State v. Delong

NAKAMOTO, J.

Defendant challenges his conviction for unlawful possession of methamphetamine, ORS 475.894, and assigns error to the trial court’s denial of his motion to suppress evidence. After stopping defendant for failure to wear a seat belt, a deputy sheriff sergeant questioned defendant while he was handcuffed in the sergeant’s patrol car. During questioning and before he received Miranda warnings, defendant said that the deputies could search his vehicle. Another deputy sheriff conducted the search, found a fanny pack under the passenger seat, and opened it, thereby discovering the methamphetamine. Defendant contends that the trial court should have suppressed his statements and the physical evidence due to the violation of his rights under Article I, section 12, of the Oregon Constitution. We agree and reverse and remand for further proceedings.

We present the facts from the trial court’s findings and the suppression hearing, viewed in the light most favorable to the state. State v. Guggenmos, 350 Or 243, 245, 253 P3d 1042 (2011); State v. Pickle, 253 Or App 235, 237, 288 P3d 1039 (2012), rev den, 353 Or 428 (2013). Defendant and his passenger, Keith, were driving in Douglas County when Sergeant Robeson observed that defendant was not wearing a seatbelt. Robeson stopped defendant and asked him for his driver’s license, but defendant did not produce a license or any other form of picture identification. Robeson then asked defendant to step out of the car and detained him to verify his identity. Robeson handcuffed defendant, searched him, and placed him in the back of his patrol car. Deputy Poe arrived to assist around the time Robeson was taking defendant into custody.

Robeson and Poe both attempted to identify defendant. Robeson asked defendant questions about his identity and filled out a form based on defendant’s responses. Defendant told Robeson that he was from Utah and gave him other identifying information, which Robeson then gave to dispatch to search for an Oregon or Utah driver’s license. Meanwhile, Poe used his in-car computer to search for more information about defendant, including looking for mug shots from the local jail and “wants and warrants.” *721Before dispatch responded, Robeson further asked defendant whether there was “anything in the vehicle that we should be concerned about.” Defendant answered “no” to that. Robeson did not ask for consent to search; however, defendant then volunteered that, if the deputies wanted to “search the vehicle,” they could.

Poe found that there was a restraining order entered against defendant and informed Robeson, who then told Poe about defendant’s consent to search the car. Poe conducted the search while Robeson interviewed Keith. Among other things, Poe found a fanny pack under the passenger seat. He showed it to Keith and asked whether it was hers. She said that it did not belong to her. Poe then opened the fanny pack and found several small zip-lock plastic bags, a pill bottle, and plastic straws, all containing a white powder residue.

Poe and Robeson then returned to defendant after a third deputy, Thornton, arrived to assist. Poe gave defendant Miranda warnings and asked questions about what Poe had found in the car. Defendant then made incriminating statements, including admitting that the fanny pack was his and that there was drug paraphernalia in it. Thornton’s field test on one of the plastic bags indicated that the white residue it contained was methamphetamine.

= = =

* Tasks for this exercise:
a. In the State v. Delong opinion, where did Deputy Poe find the fanny pack?
b. Reproduce the part of the State v. Delong opinion between "Defendant challenges his" and "for further proceedings.", inclusive.
The data that comes next is from a source other than the State v. Delong opinion.

= = =

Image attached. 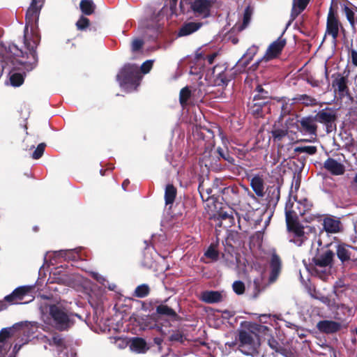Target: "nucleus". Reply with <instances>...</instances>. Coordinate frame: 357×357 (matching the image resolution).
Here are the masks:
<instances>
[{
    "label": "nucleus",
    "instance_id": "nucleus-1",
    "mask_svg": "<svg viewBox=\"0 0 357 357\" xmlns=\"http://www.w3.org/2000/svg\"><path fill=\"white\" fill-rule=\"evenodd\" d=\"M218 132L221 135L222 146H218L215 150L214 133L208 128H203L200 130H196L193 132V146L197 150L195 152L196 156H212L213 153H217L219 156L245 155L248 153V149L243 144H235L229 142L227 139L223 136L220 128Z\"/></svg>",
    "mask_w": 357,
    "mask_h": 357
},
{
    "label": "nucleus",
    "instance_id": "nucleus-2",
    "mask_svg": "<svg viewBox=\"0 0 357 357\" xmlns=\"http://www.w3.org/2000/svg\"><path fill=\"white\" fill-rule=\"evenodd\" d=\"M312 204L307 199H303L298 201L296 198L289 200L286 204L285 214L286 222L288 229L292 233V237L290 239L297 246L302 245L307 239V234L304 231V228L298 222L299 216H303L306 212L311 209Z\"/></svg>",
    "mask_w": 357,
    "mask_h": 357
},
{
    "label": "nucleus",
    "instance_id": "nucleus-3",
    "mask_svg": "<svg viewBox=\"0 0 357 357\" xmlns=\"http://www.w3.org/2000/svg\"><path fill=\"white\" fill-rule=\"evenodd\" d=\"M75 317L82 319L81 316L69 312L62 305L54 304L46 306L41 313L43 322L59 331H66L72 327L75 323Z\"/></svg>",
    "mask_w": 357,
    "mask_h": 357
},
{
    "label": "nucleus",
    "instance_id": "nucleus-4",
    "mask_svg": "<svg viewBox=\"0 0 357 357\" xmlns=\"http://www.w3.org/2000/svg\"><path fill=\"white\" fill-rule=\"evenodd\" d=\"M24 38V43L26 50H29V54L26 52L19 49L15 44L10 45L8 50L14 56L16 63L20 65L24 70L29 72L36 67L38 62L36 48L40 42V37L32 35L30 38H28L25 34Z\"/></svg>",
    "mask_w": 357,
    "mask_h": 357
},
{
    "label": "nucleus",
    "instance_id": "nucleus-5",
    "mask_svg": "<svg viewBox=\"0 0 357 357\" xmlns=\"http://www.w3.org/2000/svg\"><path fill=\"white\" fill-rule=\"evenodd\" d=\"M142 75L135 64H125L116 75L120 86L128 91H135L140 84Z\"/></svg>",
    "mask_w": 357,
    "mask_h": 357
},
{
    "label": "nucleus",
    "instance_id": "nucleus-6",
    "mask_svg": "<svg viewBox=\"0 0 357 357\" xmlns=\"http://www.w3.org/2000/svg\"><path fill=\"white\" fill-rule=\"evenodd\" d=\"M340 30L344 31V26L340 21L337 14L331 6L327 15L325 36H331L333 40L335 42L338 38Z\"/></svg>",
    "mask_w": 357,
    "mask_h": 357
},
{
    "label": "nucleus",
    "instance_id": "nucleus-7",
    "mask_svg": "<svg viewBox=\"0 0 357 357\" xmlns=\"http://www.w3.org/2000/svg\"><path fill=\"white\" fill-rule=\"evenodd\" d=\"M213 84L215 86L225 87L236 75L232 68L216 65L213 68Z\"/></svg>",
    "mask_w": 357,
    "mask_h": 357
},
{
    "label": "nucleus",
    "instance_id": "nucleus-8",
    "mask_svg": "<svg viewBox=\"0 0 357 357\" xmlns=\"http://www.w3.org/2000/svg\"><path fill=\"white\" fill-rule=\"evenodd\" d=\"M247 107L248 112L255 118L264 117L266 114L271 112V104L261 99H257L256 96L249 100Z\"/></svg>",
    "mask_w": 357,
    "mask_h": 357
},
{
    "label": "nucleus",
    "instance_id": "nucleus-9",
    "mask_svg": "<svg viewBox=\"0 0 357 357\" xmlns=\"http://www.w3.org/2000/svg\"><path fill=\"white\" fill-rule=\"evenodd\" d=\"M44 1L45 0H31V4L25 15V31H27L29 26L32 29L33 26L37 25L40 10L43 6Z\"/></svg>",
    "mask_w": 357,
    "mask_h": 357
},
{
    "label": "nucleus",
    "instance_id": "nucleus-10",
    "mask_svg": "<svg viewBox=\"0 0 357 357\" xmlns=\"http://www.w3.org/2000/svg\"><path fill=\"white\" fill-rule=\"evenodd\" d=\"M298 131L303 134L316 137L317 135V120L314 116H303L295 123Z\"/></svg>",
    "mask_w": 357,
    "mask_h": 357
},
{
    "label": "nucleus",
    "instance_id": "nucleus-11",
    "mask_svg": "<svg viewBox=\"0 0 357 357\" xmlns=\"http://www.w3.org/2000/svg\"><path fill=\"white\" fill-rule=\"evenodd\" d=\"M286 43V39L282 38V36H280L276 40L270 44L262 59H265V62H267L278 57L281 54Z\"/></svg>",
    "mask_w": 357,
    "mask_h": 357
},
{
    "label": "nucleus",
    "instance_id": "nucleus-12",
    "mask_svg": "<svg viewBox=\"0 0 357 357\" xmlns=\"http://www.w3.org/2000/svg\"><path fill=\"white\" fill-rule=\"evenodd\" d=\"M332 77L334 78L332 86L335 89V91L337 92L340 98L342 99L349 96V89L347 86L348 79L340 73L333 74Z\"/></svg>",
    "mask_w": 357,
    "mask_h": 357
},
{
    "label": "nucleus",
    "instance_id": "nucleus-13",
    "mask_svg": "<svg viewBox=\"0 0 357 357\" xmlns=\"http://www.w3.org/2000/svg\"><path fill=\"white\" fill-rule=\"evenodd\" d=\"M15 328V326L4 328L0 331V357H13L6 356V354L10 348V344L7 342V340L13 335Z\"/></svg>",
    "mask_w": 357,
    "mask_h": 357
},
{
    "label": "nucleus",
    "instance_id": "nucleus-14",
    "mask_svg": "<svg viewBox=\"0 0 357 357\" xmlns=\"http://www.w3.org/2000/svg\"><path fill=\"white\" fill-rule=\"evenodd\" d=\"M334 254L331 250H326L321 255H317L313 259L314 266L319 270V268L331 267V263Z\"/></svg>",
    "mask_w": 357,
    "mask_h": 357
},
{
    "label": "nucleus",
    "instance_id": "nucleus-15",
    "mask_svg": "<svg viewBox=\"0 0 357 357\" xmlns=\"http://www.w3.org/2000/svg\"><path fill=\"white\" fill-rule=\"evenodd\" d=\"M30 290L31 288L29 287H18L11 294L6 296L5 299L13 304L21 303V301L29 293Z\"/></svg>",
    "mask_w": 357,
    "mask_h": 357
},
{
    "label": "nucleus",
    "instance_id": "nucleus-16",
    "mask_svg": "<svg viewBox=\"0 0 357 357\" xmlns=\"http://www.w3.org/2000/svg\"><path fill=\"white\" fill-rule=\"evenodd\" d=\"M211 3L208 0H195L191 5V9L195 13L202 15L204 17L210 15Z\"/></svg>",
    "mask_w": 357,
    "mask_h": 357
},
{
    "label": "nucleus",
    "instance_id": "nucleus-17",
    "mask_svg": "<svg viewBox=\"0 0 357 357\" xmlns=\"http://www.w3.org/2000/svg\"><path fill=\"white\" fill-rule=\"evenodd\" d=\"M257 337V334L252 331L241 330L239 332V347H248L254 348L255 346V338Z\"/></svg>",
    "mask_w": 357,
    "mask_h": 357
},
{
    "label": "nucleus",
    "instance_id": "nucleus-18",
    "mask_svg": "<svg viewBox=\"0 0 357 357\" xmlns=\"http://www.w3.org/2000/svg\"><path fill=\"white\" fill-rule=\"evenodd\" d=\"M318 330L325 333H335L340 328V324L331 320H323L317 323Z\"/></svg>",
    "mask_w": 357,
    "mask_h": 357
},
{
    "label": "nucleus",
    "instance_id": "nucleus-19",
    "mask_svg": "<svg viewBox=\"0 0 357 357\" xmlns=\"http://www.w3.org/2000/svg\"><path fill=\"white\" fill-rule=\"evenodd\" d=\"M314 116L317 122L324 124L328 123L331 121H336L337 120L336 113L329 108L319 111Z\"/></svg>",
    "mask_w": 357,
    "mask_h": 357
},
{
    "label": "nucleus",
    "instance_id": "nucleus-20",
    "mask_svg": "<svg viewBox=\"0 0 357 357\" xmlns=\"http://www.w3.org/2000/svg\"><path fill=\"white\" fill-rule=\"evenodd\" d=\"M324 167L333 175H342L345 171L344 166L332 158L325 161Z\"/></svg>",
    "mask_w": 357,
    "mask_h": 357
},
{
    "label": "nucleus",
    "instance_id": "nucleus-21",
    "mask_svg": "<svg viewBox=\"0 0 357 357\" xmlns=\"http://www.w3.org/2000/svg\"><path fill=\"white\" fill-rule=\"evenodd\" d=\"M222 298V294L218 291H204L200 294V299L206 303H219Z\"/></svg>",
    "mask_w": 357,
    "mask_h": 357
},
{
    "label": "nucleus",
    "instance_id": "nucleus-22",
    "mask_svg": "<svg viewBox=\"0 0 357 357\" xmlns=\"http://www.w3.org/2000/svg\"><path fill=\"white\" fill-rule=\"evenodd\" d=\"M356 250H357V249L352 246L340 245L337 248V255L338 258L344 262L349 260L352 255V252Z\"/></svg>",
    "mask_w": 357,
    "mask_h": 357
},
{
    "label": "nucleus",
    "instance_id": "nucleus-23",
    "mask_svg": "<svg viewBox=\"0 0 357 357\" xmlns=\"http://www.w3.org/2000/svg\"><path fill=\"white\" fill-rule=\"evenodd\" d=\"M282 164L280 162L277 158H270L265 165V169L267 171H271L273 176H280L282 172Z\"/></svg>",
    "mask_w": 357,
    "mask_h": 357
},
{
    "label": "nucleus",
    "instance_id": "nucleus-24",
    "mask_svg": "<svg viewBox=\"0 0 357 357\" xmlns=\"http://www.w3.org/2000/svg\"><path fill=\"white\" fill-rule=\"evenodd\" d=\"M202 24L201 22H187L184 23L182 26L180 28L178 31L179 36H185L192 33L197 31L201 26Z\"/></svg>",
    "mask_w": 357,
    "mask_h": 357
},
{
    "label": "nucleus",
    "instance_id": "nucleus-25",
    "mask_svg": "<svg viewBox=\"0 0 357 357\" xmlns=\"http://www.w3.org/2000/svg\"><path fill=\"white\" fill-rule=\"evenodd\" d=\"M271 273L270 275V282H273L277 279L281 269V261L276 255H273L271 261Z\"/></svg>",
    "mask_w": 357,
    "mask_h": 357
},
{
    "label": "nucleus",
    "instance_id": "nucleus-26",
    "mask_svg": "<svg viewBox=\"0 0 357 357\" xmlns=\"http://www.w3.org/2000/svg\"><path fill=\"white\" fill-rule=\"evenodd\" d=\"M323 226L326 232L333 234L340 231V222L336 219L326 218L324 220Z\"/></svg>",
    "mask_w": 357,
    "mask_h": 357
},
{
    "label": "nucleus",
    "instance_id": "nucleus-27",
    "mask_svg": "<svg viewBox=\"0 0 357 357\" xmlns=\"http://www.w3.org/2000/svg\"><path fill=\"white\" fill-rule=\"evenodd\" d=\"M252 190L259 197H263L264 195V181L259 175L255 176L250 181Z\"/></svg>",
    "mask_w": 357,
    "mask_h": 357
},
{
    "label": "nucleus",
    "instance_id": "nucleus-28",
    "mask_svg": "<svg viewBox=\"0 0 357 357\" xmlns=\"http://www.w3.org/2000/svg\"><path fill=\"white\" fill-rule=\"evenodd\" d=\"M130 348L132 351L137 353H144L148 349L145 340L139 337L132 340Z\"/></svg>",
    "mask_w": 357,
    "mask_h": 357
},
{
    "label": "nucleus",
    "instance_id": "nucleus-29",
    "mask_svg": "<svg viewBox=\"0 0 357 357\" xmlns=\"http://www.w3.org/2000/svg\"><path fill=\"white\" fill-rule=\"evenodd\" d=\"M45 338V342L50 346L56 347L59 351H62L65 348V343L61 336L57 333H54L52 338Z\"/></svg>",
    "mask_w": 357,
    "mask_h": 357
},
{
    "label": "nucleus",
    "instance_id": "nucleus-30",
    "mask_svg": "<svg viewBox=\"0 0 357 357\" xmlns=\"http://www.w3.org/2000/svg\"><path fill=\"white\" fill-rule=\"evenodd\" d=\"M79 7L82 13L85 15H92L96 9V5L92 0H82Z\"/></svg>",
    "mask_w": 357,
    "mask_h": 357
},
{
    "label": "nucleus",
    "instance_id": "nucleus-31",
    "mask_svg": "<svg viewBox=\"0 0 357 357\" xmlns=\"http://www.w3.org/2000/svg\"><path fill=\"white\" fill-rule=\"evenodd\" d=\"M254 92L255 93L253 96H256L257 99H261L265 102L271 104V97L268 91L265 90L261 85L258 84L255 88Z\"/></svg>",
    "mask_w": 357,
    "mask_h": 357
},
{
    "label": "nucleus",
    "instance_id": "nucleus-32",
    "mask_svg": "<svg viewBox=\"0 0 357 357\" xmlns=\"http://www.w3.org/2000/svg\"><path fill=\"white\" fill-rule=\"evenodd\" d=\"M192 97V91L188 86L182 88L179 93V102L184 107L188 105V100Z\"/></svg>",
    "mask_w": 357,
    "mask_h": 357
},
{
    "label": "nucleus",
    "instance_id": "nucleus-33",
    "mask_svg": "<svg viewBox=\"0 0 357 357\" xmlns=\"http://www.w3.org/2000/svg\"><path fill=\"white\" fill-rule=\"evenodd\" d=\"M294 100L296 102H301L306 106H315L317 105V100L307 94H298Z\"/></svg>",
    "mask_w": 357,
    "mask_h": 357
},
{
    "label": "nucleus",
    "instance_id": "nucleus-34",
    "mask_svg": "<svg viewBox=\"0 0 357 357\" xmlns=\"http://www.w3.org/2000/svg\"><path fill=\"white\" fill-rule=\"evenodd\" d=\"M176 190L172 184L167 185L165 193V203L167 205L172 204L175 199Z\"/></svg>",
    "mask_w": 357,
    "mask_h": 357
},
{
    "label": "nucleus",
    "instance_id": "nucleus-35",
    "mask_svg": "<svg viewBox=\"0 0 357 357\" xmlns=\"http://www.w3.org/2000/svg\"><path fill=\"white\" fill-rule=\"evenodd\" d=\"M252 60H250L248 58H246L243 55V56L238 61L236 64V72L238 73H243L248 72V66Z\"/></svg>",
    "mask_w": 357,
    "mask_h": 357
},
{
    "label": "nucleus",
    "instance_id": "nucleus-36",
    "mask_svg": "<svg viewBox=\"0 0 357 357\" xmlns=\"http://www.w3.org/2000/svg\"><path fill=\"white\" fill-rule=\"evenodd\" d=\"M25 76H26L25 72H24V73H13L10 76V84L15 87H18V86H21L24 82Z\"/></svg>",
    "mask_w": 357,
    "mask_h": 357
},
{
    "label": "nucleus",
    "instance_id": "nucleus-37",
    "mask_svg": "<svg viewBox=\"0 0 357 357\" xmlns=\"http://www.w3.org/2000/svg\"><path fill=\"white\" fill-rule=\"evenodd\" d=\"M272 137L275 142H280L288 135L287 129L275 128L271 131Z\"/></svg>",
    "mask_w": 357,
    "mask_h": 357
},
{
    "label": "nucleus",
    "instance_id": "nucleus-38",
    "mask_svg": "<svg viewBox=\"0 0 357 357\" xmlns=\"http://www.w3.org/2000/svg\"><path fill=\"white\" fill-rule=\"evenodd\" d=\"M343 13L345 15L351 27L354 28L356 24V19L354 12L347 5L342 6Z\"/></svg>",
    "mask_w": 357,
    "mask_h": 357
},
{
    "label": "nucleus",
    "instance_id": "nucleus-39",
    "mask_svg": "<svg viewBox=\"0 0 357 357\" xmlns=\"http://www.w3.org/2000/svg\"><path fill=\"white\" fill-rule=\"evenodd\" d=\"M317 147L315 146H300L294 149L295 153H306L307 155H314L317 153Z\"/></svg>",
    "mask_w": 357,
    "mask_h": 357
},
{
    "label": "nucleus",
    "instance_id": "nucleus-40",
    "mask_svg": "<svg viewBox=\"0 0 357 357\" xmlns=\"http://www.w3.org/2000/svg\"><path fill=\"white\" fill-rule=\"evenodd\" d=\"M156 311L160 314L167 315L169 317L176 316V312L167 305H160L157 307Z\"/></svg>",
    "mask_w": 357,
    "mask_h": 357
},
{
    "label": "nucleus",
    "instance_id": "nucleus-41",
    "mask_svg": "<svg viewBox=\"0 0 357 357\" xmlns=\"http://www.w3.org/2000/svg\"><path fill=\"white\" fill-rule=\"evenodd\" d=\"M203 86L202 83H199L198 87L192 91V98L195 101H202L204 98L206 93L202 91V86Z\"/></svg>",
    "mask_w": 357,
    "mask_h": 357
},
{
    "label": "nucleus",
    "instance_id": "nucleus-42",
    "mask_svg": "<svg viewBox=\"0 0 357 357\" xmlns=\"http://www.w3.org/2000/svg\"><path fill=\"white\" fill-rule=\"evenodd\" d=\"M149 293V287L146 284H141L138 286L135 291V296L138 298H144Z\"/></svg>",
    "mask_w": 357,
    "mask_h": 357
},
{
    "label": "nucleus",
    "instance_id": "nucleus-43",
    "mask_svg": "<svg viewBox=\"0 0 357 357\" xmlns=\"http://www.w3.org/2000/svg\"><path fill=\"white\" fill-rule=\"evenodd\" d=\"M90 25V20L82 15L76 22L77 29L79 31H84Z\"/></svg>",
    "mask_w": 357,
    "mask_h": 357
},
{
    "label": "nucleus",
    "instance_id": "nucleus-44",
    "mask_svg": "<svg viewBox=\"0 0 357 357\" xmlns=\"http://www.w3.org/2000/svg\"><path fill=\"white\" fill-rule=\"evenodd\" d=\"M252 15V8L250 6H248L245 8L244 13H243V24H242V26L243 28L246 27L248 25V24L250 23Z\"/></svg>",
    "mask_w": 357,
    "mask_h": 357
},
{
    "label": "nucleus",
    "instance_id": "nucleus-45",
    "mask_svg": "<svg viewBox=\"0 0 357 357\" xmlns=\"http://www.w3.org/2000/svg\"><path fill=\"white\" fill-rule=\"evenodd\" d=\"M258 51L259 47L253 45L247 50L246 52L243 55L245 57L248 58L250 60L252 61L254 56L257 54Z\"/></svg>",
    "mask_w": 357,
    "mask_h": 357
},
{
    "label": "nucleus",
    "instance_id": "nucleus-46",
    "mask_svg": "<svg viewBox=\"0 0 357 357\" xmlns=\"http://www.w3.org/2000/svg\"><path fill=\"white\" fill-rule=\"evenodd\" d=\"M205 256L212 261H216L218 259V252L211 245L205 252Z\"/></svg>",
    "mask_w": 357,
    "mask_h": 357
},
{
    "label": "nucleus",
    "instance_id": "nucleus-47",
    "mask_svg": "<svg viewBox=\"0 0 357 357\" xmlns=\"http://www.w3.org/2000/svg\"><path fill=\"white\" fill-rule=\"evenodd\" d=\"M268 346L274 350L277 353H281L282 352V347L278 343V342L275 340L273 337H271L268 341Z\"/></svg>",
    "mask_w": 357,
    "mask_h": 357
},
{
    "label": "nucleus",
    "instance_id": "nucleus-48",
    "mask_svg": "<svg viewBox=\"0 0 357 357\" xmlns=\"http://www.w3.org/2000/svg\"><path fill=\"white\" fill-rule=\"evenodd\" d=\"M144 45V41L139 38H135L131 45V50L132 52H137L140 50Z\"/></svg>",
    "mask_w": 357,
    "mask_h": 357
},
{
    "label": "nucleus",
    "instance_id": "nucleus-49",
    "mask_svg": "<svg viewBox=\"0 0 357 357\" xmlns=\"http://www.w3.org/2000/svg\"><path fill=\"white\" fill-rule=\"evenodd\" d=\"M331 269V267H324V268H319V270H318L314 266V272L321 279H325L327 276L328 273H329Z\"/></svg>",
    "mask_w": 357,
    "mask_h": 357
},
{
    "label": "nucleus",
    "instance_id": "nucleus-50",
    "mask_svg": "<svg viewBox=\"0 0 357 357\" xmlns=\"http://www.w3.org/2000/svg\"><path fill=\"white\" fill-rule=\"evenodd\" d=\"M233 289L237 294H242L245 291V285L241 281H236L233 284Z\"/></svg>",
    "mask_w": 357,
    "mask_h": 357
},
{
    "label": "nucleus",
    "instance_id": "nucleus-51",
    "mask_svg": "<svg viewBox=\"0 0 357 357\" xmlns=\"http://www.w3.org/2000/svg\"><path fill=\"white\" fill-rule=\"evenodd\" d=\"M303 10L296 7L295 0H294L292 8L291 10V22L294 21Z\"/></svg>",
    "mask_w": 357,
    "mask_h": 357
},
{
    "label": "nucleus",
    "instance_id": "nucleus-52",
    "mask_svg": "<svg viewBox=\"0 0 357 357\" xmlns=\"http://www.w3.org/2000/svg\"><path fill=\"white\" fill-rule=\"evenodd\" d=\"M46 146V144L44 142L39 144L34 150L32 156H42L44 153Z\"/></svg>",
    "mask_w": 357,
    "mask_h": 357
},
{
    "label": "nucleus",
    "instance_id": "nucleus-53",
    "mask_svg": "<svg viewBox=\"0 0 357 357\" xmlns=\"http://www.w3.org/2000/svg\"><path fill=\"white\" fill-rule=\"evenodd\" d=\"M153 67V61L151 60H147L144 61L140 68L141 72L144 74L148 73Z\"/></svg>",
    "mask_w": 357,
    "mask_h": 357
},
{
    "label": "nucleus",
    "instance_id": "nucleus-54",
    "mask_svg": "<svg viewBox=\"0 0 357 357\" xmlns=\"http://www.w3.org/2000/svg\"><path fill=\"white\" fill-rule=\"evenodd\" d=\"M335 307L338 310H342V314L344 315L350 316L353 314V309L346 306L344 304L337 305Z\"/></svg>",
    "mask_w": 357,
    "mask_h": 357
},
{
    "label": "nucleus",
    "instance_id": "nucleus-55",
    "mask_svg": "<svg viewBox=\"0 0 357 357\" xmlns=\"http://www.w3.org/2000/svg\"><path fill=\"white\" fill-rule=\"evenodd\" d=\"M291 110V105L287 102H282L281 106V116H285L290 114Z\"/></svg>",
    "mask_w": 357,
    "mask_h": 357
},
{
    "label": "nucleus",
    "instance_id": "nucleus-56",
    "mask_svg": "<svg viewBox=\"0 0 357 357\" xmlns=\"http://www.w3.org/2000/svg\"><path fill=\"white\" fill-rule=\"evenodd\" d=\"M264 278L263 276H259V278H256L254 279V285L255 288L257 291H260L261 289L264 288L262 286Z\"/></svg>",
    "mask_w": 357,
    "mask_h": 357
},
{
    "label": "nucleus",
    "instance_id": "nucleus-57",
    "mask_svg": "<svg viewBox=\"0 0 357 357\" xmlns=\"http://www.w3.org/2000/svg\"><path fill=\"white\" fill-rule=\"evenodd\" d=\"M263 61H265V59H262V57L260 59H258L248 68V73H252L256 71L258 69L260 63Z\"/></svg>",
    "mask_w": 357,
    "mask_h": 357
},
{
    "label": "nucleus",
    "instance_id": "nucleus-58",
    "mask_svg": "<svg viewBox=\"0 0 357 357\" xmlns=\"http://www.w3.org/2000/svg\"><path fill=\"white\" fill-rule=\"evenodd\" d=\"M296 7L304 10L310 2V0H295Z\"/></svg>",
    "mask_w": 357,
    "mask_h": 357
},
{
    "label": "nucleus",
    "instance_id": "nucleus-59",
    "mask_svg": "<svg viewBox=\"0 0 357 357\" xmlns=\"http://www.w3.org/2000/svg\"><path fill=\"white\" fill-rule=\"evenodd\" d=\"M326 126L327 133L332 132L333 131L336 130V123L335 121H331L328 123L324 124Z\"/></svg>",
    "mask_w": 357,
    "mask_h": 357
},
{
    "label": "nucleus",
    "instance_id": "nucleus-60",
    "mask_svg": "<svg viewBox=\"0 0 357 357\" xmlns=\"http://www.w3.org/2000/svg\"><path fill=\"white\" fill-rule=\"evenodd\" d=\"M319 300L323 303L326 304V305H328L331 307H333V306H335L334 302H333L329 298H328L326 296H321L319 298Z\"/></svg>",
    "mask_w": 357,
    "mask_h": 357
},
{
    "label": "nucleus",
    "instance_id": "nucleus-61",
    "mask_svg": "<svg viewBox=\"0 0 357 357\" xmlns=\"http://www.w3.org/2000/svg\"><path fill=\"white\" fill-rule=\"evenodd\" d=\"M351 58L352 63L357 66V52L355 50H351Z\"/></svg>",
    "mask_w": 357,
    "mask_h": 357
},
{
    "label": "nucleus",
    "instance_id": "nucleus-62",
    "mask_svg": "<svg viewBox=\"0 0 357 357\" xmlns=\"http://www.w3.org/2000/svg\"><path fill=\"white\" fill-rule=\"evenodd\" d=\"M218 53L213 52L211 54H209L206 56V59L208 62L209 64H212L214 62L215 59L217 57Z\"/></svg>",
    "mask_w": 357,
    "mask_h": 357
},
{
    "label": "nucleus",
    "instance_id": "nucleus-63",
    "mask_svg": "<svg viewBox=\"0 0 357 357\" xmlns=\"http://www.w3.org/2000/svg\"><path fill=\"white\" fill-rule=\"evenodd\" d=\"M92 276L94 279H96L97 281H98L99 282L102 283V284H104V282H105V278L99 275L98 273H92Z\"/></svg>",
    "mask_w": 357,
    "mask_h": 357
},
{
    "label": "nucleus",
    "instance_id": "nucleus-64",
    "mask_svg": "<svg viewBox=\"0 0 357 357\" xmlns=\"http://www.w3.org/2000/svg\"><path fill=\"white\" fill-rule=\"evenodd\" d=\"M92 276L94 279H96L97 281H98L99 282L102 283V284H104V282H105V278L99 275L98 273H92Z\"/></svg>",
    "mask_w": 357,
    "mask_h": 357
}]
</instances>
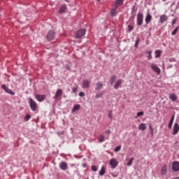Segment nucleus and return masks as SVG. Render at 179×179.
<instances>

= = =

* Results for each task:
a. Under the passenger seat.

b.
Defendant challenges his conviction for unlawful possession of methamphetamine, ORS 475.894, and assigns error to the trial court’s denial of his motion to suppress evidence. After stopping defendant for failure to wear a seat belt, a deputy sheriff sergeant questioned defendant while he was handcuffed in the sergeant’s patrol car. During questioning and before he received Miranda warnings, defendant said that the deputies could search his vehicle. Another deputy sheriff conducted the search, found a fanny pack under the passenger seat, and opened it, thereby discovering the methamphetamine. Defendant contends that the trial court should have suppressed his statements and the physical evidence due to the violation of his rights under Article I, section 12, of the Oregon Constitution. We agree and reverse and remand for further proceedings.